I think I'm gonna start an alt account for my writing. I'll share here if I feel comfortable but I really nead a space for my writing.

The publishing industry is a hecking abelist mess and I want my work to be seen. I have so many good stories, beautiful, heart breaking and heart warming poetry. Writng was my first creative outlet when I was an (undiagnosed) autistic kid. It was how I spoke to people and conveyed my feelings since it was so hard to tell folks how I felt. Writing is so important to me.

Everytime I feel like I get two steps forward another rejection flops into my inbox telling me they picked someone on trend or my stuff is too weird or they don't understand my work etc. I don't think there's enough disabled voices in writing.

I feel so invisible as a disabled agender person, most of the world just wants us to go away. There's so many barriers just applying to places. I'm dyslexic, autistic, dyspraxic and now the Drs are saying Ehlers Dahnlos. And all the publishing places have strict guidelines, strict formatting. There are so many hurdles to climb. This last time it took me 6-7 months of editing my short story collection. I had no help besides my partner who's also disabled. I work several jobs besides trying to get my writing published. There's just not enough time and the deadlines are so short and they keep getting shorter.

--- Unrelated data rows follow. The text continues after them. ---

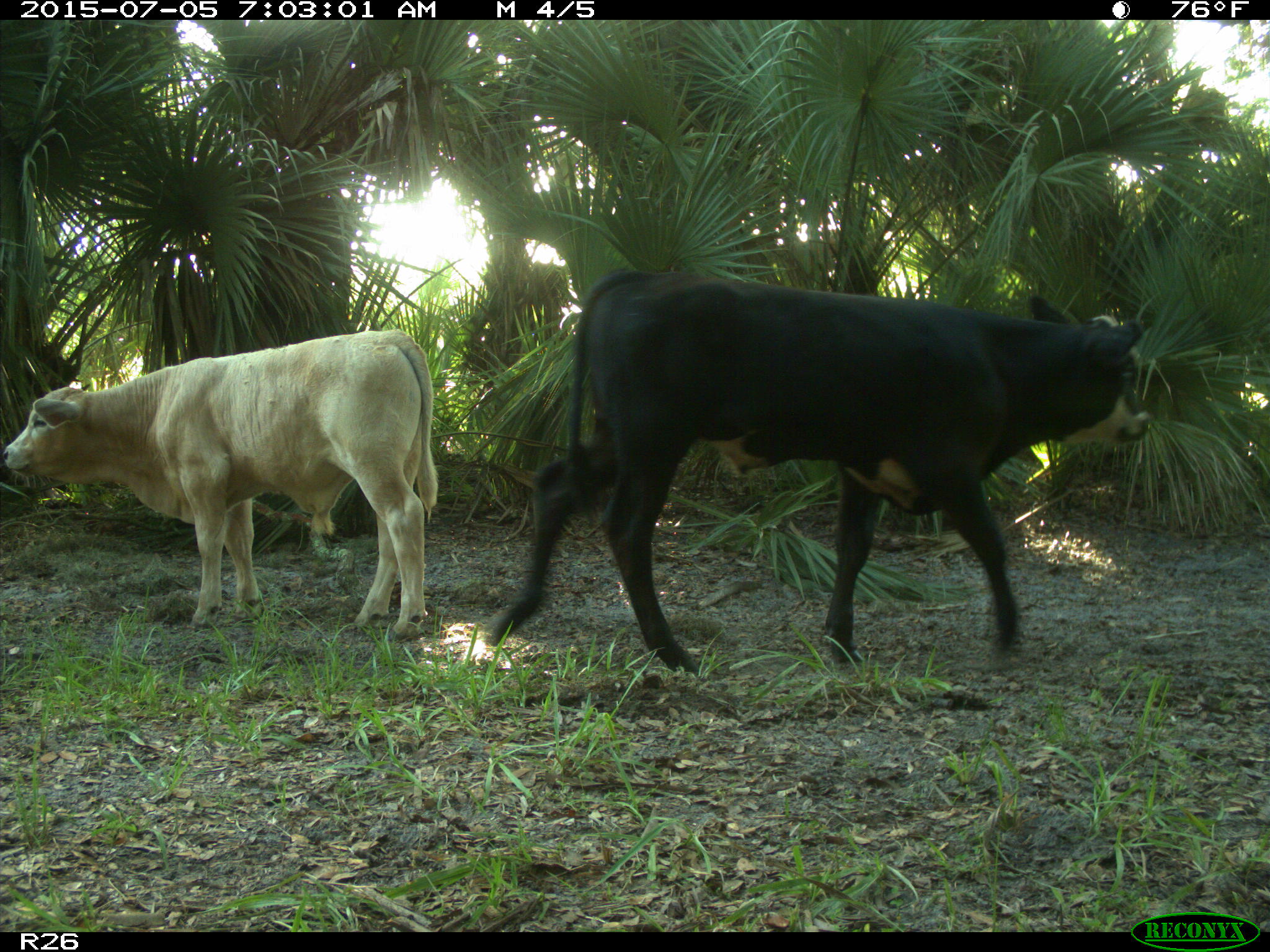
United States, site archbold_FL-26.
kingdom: Animalia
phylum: Chordata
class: Mammalia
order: Artiodactyla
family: Bovidae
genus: Bos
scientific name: Bos taurus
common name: domestic cow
Bos taurus (domestic cow).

One day when I have the spoons I'll write down all the steps it takes for me just to submit to writing work. But today I'm gonna go write some poetry and feel my feelings.

Please help disabled folks when you can, even if it's just checking in on us. A lot of us have been made to feel a burden so won't ask for help or a kind word.

If you got this far, thanks. I hope you can have some good moments this weekend.